■ **Directions**
Transcribe the lines below verbatim, skipping the images.

■ **Dataset**

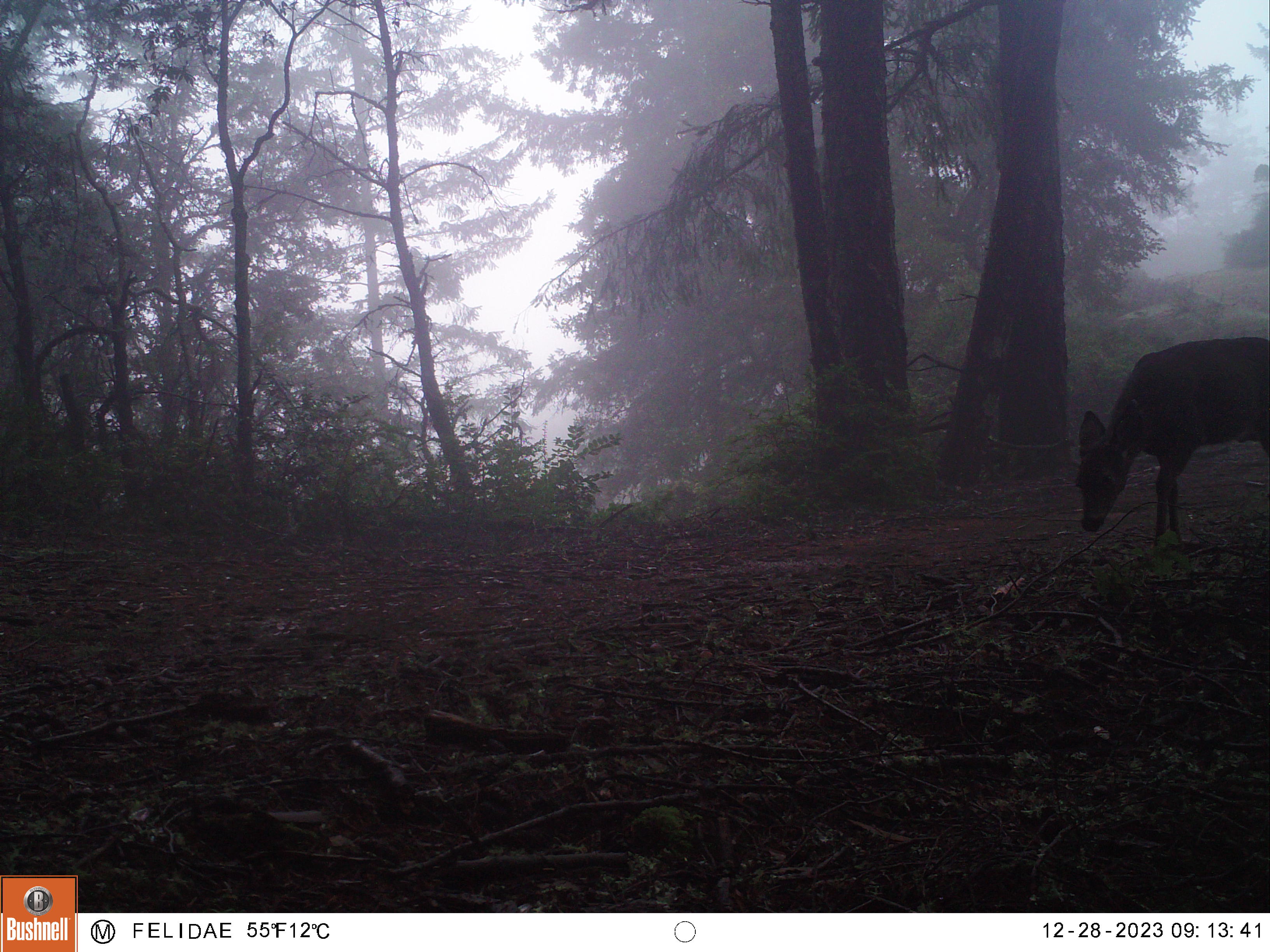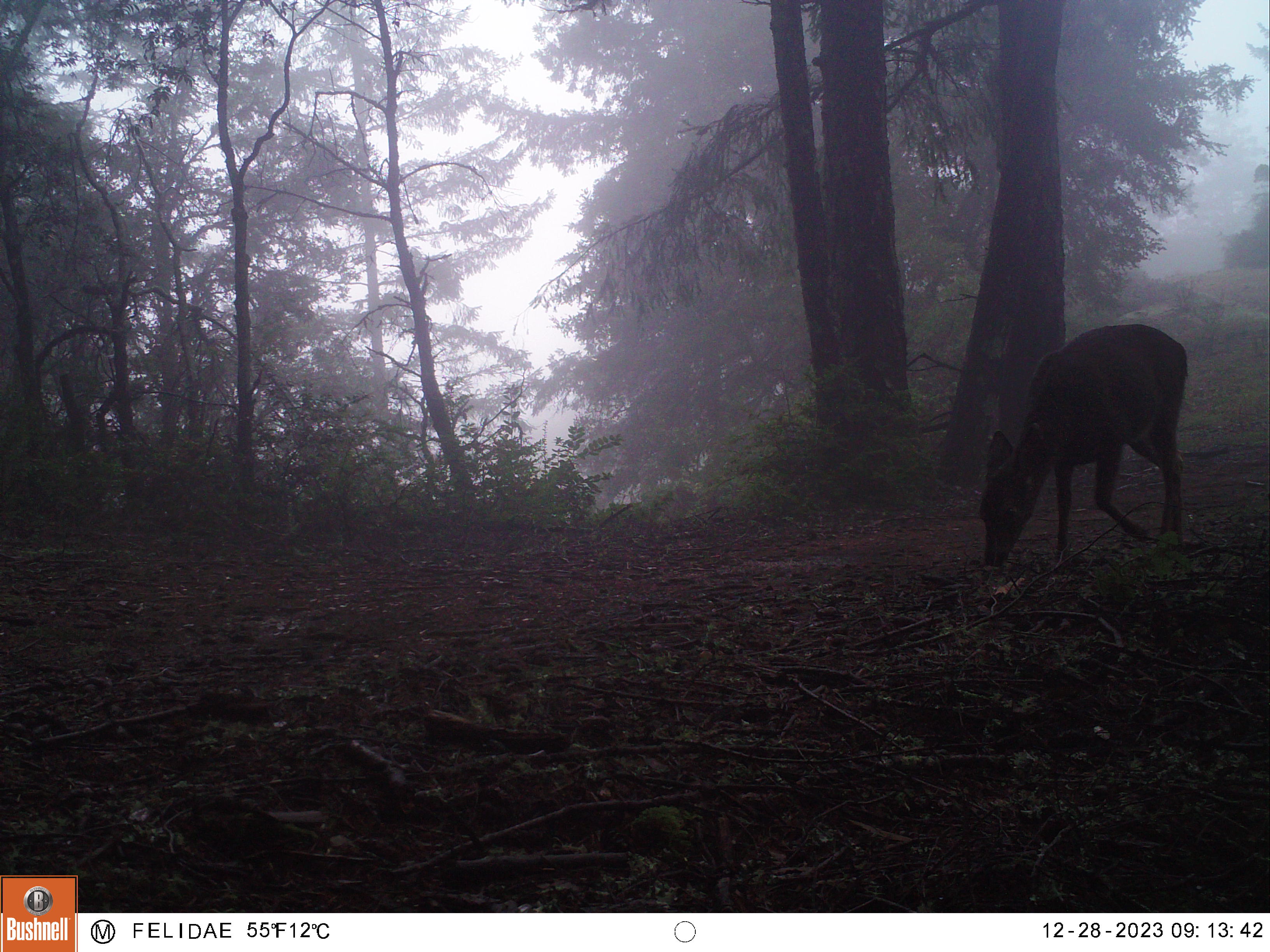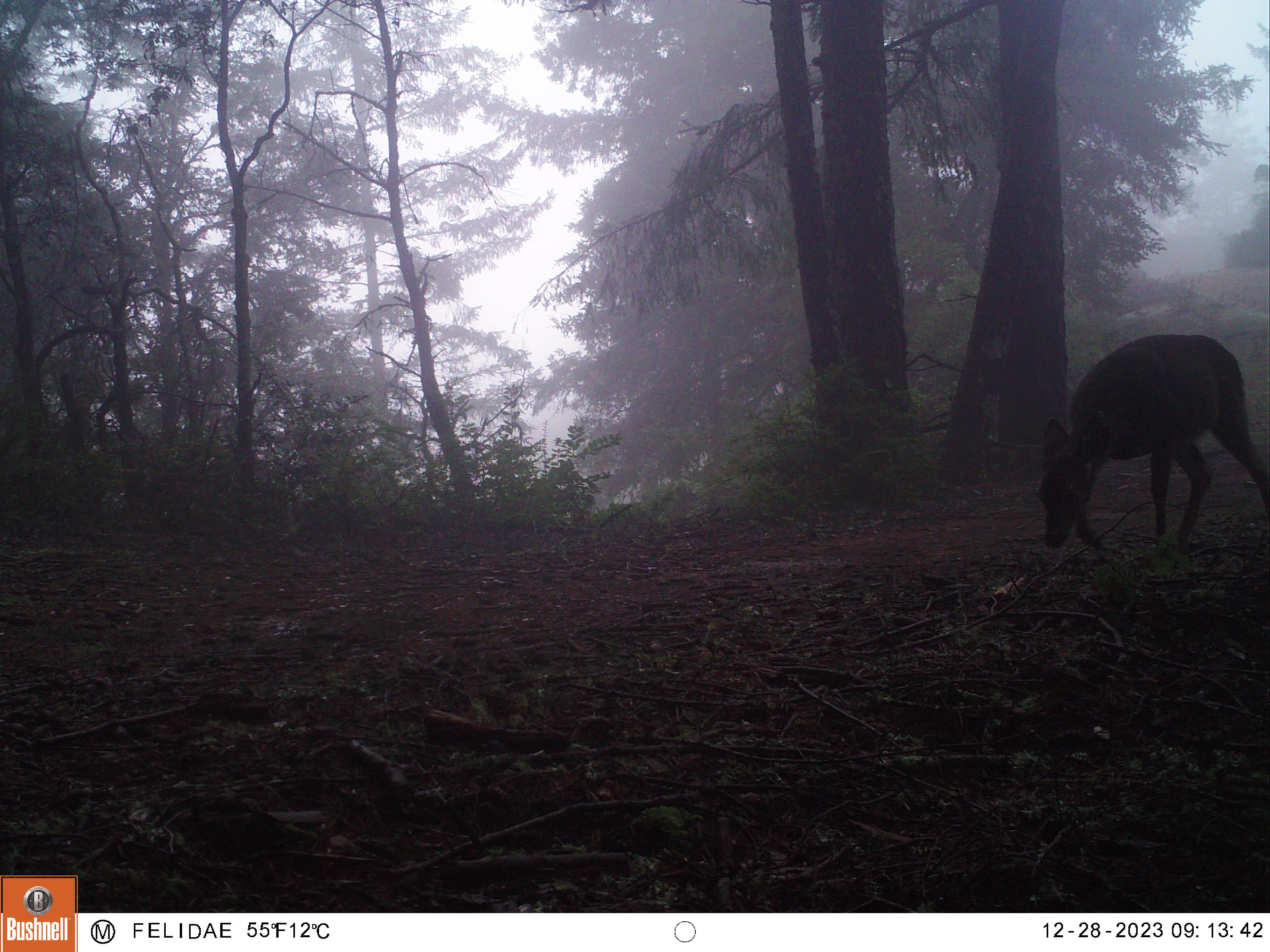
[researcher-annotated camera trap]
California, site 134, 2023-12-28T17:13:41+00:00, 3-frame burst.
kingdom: Animalia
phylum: Chordata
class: Mammalia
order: Artiodactyla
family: Cervidae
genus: Odocoileus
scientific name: Odocoileus hemionus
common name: mule deer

■ **Solution to the problem**
[researcher-annotated camera trap]
California, site 134, 2023-12-28T17:13:41+00:00, 3-frame burst.
kingdom: Animalia
phylum: Chordata
class: Mammalia
order: Artiodactyla
family: Cervidae
genus: Odocoileus
scientific name: Odocoileus hemionus
common name: mule deer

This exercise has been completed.